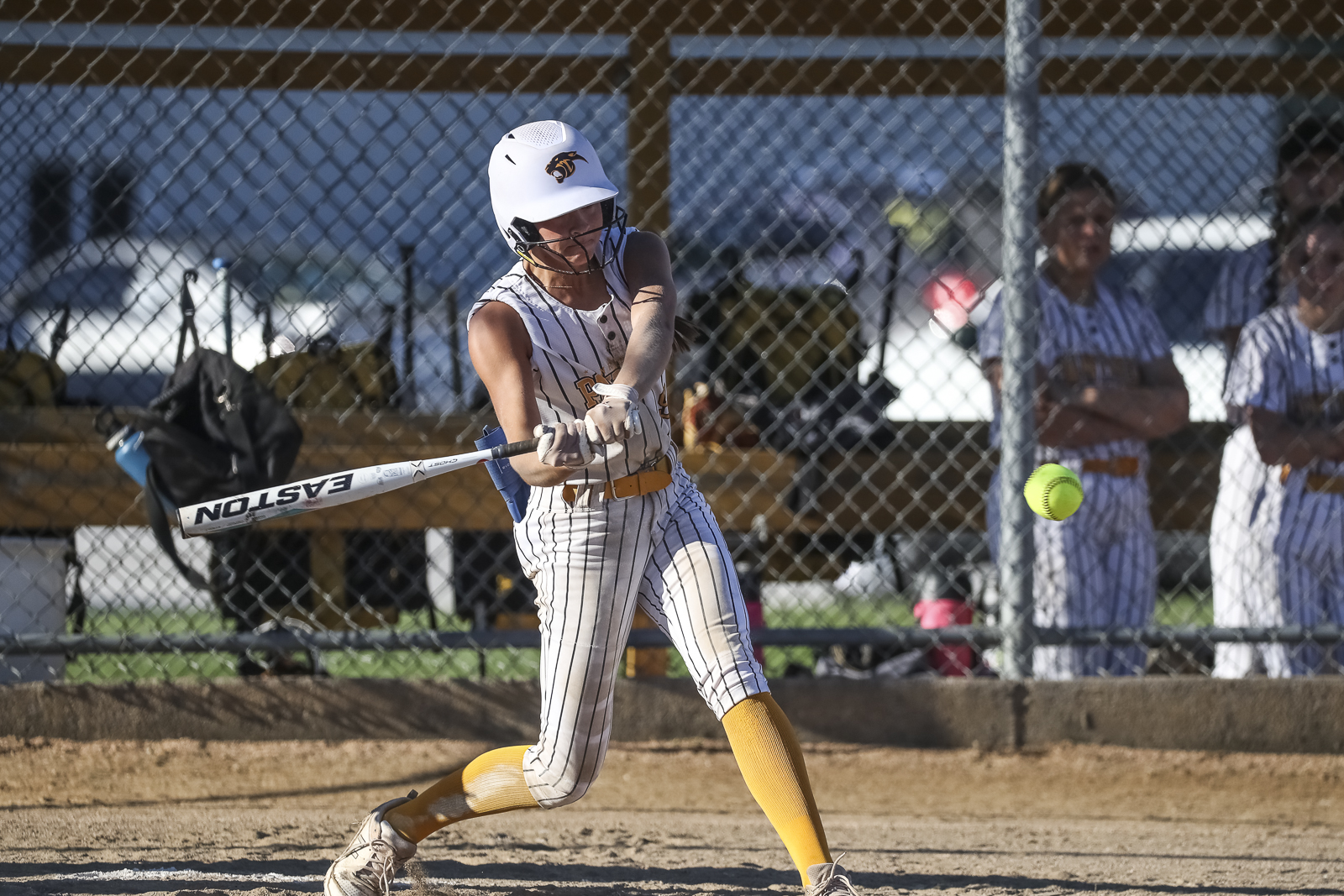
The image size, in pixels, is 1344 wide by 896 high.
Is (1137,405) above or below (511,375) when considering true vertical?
above

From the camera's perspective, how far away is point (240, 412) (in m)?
4.27

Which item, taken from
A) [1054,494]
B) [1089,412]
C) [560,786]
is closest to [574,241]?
[560,786]

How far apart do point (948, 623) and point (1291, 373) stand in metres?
1.50

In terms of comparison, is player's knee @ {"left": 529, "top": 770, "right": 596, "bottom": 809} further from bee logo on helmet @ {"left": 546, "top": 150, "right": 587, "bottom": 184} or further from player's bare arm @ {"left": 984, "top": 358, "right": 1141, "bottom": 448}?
player's bare arm @ {"left": 984, "top": 358, "right": 1141, "bottom": 448}

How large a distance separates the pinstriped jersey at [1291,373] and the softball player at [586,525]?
2.43 meters

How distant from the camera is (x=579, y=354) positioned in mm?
2633

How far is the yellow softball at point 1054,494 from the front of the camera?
9.80 feet

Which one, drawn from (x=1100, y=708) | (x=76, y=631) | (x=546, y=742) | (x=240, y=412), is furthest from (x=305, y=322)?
(x=1100, y=708)

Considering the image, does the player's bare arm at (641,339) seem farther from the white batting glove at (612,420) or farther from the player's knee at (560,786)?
the player's knee at (560,786)

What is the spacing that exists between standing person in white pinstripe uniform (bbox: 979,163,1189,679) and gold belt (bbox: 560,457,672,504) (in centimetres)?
201

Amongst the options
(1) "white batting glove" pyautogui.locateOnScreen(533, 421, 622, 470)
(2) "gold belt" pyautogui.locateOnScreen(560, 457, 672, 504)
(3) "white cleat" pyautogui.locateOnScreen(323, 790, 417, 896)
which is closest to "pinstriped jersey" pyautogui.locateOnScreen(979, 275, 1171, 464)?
(2) "gold belt" pyautogui.locateOnScreen(560, 457, 672, 504)

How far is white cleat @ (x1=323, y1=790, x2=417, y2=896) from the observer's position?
2635mm

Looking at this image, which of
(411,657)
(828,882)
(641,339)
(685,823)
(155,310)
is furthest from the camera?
(411,657)

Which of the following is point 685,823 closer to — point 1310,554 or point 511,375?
point 511,375
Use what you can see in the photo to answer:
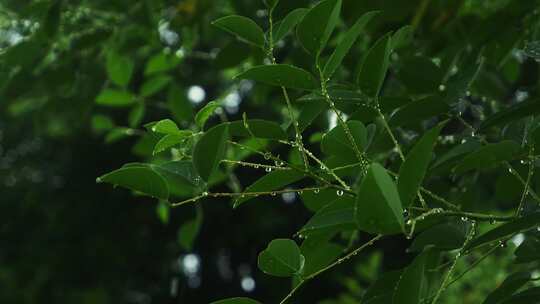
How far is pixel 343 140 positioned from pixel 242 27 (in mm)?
110

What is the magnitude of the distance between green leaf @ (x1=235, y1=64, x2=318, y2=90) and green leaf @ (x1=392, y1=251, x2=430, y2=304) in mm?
146

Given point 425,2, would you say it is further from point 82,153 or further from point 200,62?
point 82,153

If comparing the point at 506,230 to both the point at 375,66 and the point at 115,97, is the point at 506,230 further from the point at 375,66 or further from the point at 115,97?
the point at 115,97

--

Rewrite all of the data above, changing every "white cleat" to "white shoe" and leaving everything else the same. Leave out the pictures.

The image size, in pixels, is 1344 wide by 896 high.
Is (1137,405) above or below (511,375) when considering true vertical?
above

From the camera's perspective, how far away is point (240, 412) (in m)?
4.27

Which item, taken from
A) [1054,494]
B) [1089,412]
C) [560,786]
is closest to [574,241]?
[560,786]

How far apart do point (948, 623) and point (1291, 373) stand in metres?
1.50

In terms of comparison, is player's knee @ {"left": 529, "top": 770, "right": 596, "bottom": 809} further from bee logo on helmet @ {"left": 546, "top": 150, "right": 587, "bottom": 184} or further from player's bare arm @ {"left": 984, "top": 358, "right": 1141, "bottom": 448}?
player's bare arm @ {"left": 984, "top": 358, "right": 1141, "bottom": 448}

How large a distance separates the pinstriped jersey at [1291,373] and the softball player at [586,525]?
2.43 meters

How distant from the camera is (x=579, y=354) positioned in mm?
2633

How far is the yellow softball at point 1054,494 from the front of the camera?
9.80 feet

Which one, drawn from (x=1100, y=708) | (x=76, y=631) | (x=546, y=742) | (x=240, y=412), is furthest from (x=305, y=322)?
(x=1100, y=708)

Considering the image, does the player's bare arm at (641,339) seem farther from the white batting glove at (612,420) or farther from the player's knee at (560,786)?
the player's knee at (560,786)

What is the spacing that exists between standing person in white pinstripe uniform (bbox: 979,163,1189,679) and gold belt (bbox: 560,457,672,504) (in centimetres)?
201

Amongst the options
(1) "white batting glove" pyautogui.locateOnScreen(533, 421, 622, 470)
(2) "gold belt" pyautogui.locateOnScreen(560, 457, 672, 504)
(3) "white shoe" pyautogui.locateOnScreen(323, 790, 417, 896)
which is closest to "pinstriped jersey" pyautogui.locateOnScreen(979, 275, 1171, 464)?
(2) "gold belt" pyautogui.locateOnScreen(560, 457, 672, 504)

How far is white shoe @ (x1=323, y1=790, x2=417, y2=896) from the observer's position?
2635mm

Looking at this image, which of
(411,657)
(828,882)
(641,339)
(685,823)
(155,310)
is furthest from the camera?
(411,657)

Which of the following is point 685,823 closer to — point 1310,554 or point 511,375?
point 511,375
Use what you can see in the photo to answer:
How far is pixel 343 140 positioned from pixel 242 27 (in mm)?
110

What is the magnitude of the distance between green leaf @ (x1=235, y1=64, x2=318, y2=90) and green leaf @ (x1=392, y1=251, x2=430, y2=304) in mm?
146

Given point 425,2, would you say it is further from point 82,153 or further from point 200,62?
point 82,153

If comparing the point at 506,230 to both the point at 375,66 and the point at 115,97, is the point at 506,230 further from the point at 375,66 or further from the point at 115,97?
the point at 115,97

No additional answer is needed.